OK, friend. The time has come for the Cardinal Rules of American Idol song selection. This season’s competitors REALLY need a refresher course on these key guidelines.
I. Under no circumstances should you attempt a Stevie Wonder song. Ever. (Caveat: Unless you can pull it off.) Stevie done well is a career-maker. Stevie done poorly is a terminal mistake.
II. Other singers that are off-limits: Mariah Carey, Celine Dion, Christina Aguilera, Michael Jackson. I know you think you sounded good singing “Dreamlover” or “Genie in a Bottle” or “Man in the Mirror” at your high school talent show. But you stunk, compared to them.
III. Singers that are risky, but not off-limits: Aretha Franklin, Luther Vandross, Eddie Vedder. Again, avoid them if you can, unless you have the golden pipes.

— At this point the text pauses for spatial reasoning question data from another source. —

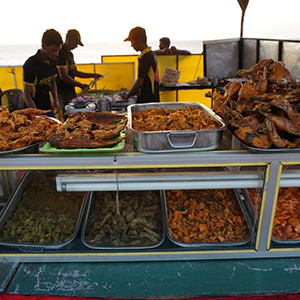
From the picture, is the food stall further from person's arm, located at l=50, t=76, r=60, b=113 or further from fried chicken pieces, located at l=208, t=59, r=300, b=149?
person's arm, located at l=50, t=76, r=60, b=113

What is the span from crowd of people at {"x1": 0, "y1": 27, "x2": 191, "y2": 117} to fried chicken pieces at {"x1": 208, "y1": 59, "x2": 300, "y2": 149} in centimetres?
253

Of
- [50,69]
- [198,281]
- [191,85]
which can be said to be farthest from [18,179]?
[191,85]

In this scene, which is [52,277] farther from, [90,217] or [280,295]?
[280,295]

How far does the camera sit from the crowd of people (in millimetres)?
3719

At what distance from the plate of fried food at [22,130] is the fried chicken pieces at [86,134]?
115 millimetres

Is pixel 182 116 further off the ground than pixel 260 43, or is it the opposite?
pixel 260 43

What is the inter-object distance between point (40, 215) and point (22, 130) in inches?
21.5

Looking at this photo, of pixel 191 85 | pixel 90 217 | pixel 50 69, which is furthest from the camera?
pixel 191 85

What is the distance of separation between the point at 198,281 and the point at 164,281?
175 mm

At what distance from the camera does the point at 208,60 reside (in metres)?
7.50

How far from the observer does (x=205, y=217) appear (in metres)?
1.77

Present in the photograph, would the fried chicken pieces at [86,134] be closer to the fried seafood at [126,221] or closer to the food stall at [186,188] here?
the food stall at [186,188]

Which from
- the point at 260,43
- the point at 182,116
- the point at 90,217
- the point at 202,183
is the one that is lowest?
the point at 90,217

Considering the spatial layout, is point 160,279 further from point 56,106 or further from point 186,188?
point 56,106
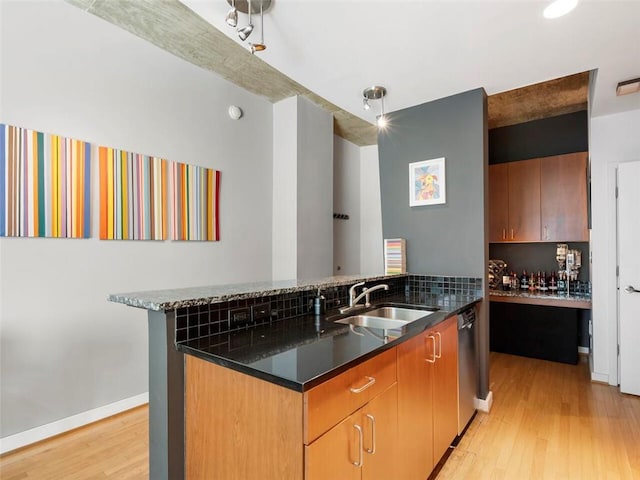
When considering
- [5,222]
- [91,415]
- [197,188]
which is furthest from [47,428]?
[197,188]

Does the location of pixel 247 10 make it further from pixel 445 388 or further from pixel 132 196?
pixel 445 388

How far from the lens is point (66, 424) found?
97.2 inches

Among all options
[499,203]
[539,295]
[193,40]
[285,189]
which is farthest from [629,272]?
[193,40]

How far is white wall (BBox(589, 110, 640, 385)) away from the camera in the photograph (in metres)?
3.18

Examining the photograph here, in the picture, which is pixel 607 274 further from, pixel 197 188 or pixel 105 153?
pixel 105 153

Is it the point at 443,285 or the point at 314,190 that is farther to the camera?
the point at 314,190

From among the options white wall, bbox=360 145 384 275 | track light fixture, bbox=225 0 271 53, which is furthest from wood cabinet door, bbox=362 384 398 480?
white wall, bbox=360 145 384 275

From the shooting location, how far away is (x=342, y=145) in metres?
5.39

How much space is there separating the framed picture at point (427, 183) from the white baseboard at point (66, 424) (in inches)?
117

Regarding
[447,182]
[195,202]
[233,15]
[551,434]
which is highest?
[233,15]

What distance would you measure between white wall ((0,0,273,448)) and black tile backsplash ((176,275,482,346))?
1682 mm

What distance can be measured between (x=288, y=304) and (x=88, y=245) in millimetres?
1777

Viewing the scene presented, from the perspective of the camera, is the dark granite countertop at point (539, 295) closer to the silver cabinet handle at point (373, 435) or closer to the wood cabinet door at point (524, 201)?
the wood cabinet door at point (524, 201)

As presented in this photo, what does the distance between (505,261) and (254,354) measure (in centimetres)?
418
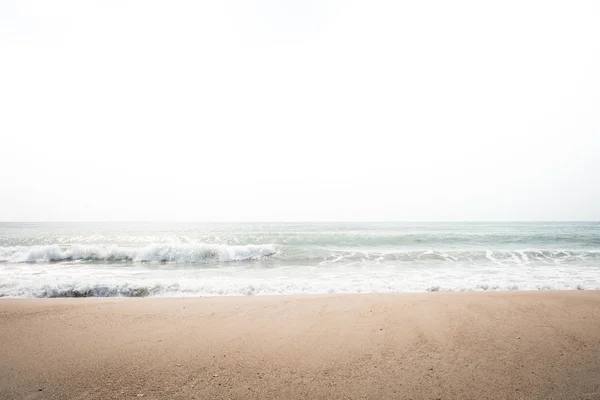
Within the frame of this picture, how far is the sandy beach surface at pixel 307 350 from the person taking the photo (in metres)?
3.23

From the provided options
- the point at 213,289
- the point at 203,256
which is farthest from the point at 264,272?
the point at 203,256

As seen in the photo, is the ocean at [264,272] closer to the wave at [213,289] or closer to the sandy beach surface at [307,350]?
the wave at [213,289]

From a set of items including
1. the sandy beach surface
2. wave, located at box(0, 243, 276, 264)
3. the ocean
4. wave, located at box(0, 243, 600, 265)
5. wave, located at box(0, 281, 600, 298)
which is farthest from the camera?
wave, located at box(0, 243, 276, 264)

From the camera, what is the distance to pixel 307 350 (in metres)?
4.18

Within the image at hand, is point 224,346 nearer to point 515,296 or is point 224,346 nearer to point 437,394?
point 437,394

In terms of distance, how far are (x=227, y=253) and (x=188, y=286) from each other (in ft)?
33.1

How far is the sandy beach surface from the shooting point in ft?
10.6

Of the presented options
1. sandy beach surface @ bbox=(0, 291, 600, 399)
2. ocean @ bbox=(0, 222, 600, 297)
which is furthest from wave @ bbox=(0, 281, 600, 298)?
sandy beach surface @ bbox=(0, 291, 600, 399)

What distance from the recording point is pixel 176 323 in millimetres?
5363

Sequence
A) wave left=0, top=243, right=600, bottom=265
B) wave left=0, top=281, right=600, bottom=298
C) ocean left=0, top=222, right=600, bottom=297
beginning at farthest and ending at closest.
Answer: wave left=0, top=243, right=600, bottom=265 < ocean left=0, top=222, right=600, bottom=297 < wave left=0, top=281, right=600, bottom=298

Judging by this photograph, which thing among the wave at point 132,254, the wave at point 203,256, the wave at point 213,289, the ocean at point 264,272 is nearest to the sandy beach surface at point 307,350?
the wave at point 213,289

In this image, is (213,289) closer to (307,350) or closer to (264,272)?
(264,272)

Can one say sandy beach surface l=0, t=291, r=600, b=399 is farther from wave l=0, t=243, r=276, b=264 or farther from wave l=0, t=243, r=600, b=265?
wave l=0, t=243, r=276, b=264

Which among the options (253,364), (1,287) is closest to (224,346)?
(253,364)
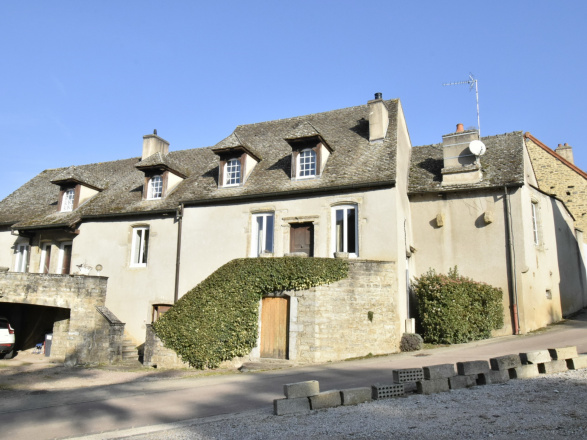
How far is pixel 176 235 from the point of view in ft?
59.4

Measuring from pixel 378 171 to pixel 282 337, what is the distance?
6174mm

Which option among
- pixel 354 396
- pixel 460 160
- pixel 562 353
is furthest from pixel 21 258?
pixel 562 353

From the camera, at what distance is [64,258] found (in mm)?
20328

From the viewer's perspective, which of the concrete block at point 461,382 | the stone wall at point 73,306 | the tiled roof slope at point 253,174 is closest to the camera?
the concrete block at point 461,382

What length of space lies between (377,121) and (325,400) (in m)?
12.2

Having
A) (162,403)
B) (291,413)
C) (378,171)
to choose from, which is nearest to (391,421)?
(291,413)

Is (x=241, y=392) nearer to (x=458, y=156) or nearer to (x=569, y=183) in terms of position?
(x=458, y=156)

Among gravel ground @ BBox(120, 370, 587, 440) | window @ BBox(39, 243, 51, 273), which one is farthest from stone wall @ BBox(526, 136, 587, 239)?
window @ BBox(39, 243, 51, 273)

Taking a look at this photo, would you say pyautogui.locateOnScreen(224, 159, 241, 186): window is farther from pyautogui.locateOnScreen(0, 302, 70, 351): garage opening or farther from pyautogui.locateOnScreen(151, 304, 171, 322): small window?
pyautogui.locateOnScreen(0, 302, 70, 351): garage opening

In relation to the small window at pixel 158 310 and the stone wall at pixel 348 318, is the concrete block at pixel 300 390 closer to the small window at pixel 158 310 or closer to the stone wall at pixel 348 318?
the stone wall at pixel 348 318

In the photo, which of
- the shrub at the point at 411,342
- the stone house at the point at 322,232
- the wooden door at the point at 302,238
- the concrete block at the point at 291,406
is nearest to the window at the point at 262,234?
the stone house at the point at 322,232

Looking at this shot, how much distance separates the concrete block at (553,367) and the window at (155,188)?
49.2ft

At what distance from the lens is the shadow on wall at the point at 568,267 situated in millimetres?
19156

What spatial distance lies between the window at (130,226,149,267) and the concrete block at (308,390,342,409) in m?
12.7
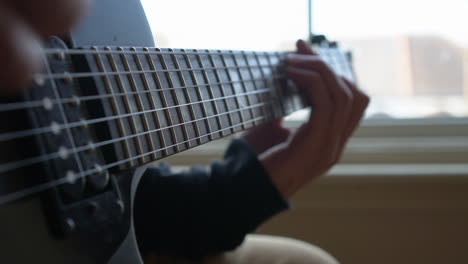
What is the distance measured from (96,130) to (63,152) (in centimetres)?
5

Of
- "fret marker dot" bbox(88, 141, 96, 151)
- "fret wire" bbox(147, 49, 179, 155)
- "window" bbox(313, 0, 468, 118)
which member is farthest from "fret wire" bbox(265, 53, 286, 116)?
"window" bbox(313, 0, 468, 118)

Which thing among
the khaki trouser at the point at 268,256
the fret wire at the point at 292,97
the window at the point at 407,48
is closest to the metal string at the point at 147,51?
the fret wire at the point at 292,97

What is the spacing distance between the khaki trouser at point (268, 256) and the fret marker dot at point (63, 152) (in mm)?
431

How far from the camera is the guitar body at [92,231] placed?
1.27 feet

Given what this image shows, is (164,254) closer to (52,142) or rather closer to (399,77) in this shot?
(52,142)

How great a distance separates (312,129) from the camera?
90cm

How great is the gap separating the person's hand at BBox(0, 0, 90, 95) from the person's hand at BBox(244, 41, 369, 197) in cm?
61

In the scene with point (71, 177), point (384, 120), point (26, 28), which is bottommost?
point (384, 120)

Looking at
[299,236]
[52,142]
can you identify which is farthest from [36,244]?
[299,236]

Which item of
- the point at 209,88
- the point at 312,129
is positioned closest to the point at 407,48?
the point at 312,129

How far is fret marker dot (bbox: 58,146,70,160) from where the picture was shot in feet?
1.30

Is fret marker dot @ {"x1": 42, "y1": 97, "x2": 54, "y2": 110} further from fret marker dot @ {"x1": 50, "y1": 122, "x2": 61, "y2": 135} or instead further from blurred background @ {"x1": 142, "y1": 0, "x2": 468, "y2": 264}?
blurred background @ {"x1": 142, "y1": 0, "x2": 468, "y2": 264}

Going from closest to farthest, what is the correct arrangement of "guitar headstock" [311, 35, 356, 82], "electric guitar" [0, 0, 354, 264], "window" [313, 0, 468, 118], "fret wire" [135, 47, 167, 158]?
"electric guitar" [0, 0, 354, 264], "fret wire" [135, 47, 167, 158], "guitar headstock" [311, 35, 356, 82], "window" [313, 0, 468, 118]

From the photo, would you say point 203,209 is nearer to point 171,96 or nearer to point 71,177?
point 171,96
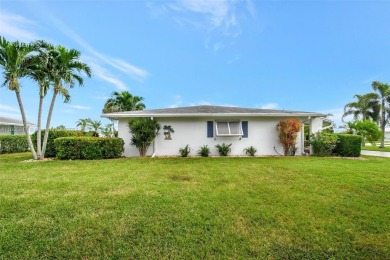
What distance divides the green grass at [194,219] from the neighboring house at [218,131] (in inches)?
260

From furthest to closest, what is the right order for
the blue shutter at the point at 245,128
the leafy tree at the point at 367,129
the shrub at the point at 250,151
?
the leafy tree at the point at 367,129, the blue shutter at the point at 245,128, the shrub at the point at 250,151

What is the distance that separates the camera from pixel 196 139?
12367 millimetres

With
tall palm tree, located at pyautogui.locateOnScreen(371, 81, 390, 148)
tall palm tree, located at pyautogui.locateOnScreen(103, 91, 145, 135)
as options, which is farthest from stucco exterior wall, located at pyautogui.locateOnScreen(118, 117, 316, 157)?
tall palm tree, located at pyautogui.locateOnScreen(371, 81, 390, 148)

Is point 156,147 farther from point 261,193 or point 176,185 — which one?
point 261,193

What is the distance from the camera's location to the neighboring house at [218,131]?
12180mm

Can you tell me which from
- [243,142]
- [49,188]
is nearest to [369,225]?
[49,188]

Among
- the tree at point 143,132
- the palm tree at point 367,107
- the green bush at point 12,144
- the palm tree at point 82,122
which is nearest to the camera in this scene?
the tree at point 143,132

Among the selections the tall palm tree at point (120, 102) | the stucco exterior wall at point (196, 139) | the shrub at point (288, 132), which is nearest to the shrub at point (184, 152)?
the stucco exterior wall at point (196, 139)

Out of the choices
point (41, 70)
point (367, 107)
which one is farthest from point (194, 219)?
point (367, 107)

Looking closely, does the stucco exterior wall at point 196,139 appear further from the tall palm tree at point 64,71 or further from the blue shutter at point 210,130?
the tall palm tree at point 64,71

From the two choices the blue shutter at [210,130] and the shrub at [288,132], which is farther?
the blue shutter at [210,130]

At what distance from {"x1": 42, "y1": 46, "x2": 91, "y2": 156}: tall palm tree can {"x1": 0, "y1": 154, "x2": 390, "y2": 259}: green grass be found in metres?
6.72

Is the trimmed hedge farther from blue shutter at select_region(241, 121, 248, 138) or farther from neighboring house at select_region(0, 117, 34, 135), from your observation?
neighboring house at select_region(0, 117, 34, 135)

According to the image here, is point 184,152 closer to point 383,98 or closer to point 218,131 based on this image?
point 218,131
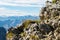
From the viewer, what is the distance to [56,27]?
5281 centimetres

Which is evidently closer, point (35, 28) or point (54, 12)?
point (35, 28)

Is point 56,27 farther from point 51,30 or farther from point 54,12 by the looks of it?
point 54,12

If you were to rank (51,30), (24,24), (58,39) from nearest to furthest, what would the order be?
(58,39) → (51,30) → (24,24)

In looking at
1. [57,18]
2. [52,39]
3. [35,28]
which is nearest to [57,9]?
[57,18]

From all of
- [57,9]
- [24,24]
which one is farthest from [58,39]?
[24,24]

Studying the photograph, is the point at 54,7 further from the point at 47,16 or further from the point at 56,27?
the point at 56,27

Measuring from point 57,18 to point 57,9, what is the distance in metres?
5.30

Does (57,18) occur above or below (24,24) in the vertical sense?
above

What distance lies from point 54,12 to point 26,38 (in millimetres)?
9971

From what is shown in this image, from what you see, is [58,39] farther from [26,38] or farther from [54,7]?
[54,7]

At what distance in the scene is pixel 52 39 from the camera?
157ft

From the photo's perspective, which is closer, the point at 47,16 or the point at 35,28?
the point at 35,28

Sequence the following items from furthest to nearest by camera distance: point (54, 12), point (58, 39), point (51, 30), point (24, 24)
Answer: point (24, 24) < point (54, 12) < point (51, 30) < point (58, 39)

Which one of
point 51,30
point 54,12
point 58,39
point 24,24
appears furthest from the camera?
point 24,24
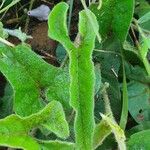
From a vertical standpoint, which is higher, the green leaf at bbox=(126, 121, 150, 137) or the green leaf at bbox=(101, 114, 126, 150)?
the green leaf at bbox=(101, 114, 126, 150)

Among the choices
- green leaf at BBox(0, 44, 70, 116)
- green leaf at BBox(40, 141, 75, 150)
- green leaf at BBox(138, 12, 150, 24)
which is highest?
green leaf at BBox(138, 12, 150, 24)

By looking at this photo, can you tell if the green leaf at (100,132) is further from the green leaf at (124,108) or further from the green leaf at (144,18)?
the green leaf at (144,18)

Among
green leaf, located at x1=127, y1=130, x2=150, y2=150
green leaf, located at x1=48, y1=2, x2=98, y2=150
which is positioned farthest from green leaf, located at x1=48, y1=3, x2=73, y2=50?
green leaf, located at x1=127, y1=130, x2=150, y2=150

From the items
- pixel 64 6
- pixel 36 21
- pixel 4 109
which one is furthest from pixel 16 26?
pixel 64 6

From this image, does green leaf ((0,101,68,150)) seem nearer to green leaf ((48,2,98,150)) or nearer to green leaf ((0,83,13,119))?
green leaf ((48,2,98,150))

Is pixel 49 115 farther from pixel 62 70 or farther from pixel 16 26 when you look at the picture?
pixel 16 26

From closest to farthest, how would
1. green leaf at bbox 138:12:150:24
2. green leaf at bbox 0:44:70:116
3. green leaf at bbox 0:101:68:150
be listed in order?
green leaf at bbox 0:101:68:150, green leaf at bbox 0:44:70:116, green leaf at bbox 138:12:150:24

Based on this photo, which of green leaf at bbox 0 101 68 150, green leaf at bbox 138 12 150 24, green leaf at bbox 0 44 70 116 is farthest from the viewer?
green leaf at bbox 138 12 150 24
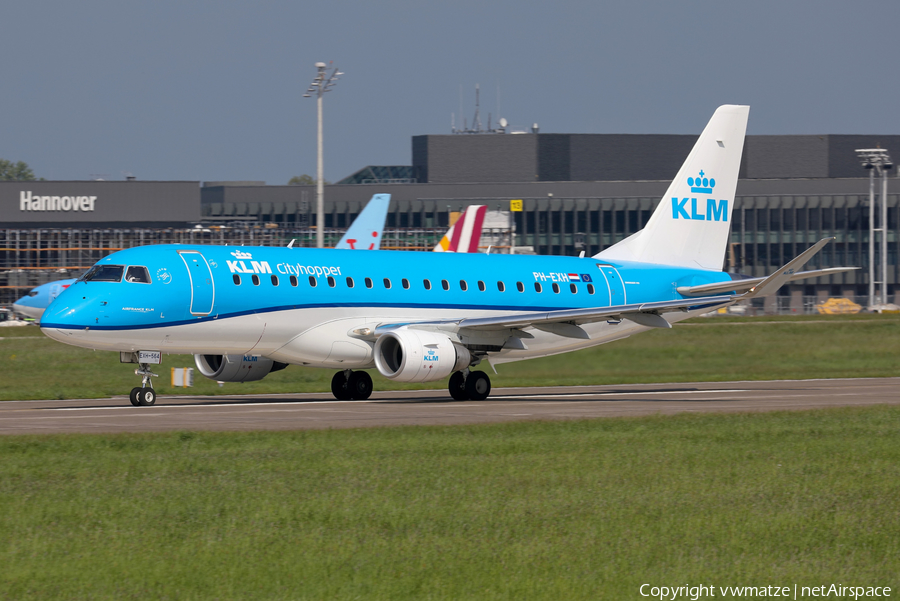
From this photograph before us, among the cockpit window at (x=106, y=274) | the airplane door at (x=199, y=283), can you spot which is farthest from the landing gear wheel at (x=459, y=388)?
the cockpit window at (x=106, y=274)

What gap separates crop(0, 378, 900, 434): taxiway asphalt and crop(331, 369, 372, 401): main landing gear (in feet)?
A: 1.19

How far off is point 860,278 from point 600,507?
398 ft

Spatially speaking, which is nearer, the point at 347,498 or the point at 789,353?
the point at 347,498

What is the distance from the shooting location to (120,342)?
25.6 meters

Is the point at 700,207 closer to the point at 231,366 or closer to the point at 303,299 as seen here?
the point at 303,299

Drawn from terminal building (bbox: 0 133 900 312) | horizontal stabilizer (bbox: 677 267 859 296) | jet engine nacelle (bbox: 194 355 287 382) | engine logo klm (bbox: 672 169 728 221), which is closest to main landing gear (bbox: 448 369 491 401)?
jet engine nacelle (bbox: 194 355 287 382)

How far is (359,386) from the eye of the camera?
3098cm

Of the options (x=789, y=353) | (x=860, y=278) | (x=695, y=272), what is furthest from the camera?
(x=860, y=278)

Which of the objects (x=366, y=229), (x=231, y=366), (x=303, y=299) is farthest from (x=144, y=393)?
(x=366, y=229)

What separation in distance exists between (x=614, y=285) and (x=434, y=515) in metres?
23.2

IV. Do not cross gender lines early in the competition. This one is simple. Guys, if you’ve heard a guy sing the song in a popular, successful version, go for it. Same applies for the ladies. But if the only guy to attempt to sing a song is Michael Bolton, stay away! (Prime example: Antonella Barba’s butchering of Aerosmith’s “I Don’t Wanna Miss A Thing” last week.)
V. Sing songs with actual hooks. Seriously, if there is a song that as a teeter-tottering or middling chorus, don’t sing it! Doesn’t make them great songs. Just means it won’t connect with the audience or show your talents. Remember, this list is designed to help you! Case in point, the girl who sang “Brass in Pocket” last week and Katherine McPhee’s KT Tunstall cover. Two great songs that just didn’t fit in the context of American Idol.
VI. Choose with Cajones. Don’t sing a Journey classic unless you are prepared to have Randy tear you apart. Never make fun of Paula’s escapade with a coyote/wolf/rapper. Don’t mess with See-moan unless you can back it up. Yes, he was behind the Teletubbies. But he has more money than you will ever dream of.
VII. Be Yourself. Know why Chris Daughtry was so good? He gave every performance his own spin. Sure, he didn’t win the competition, but his song and album topped the charts for weeks. Over the course of the show, he built a musical brand that connected with the audience–a brand that was featured on his album. Simple, no?
So there you have it, the Seven Cardinal Rules of American Idol Song Selection. Follow me, kid, and you’ll go straight to the top!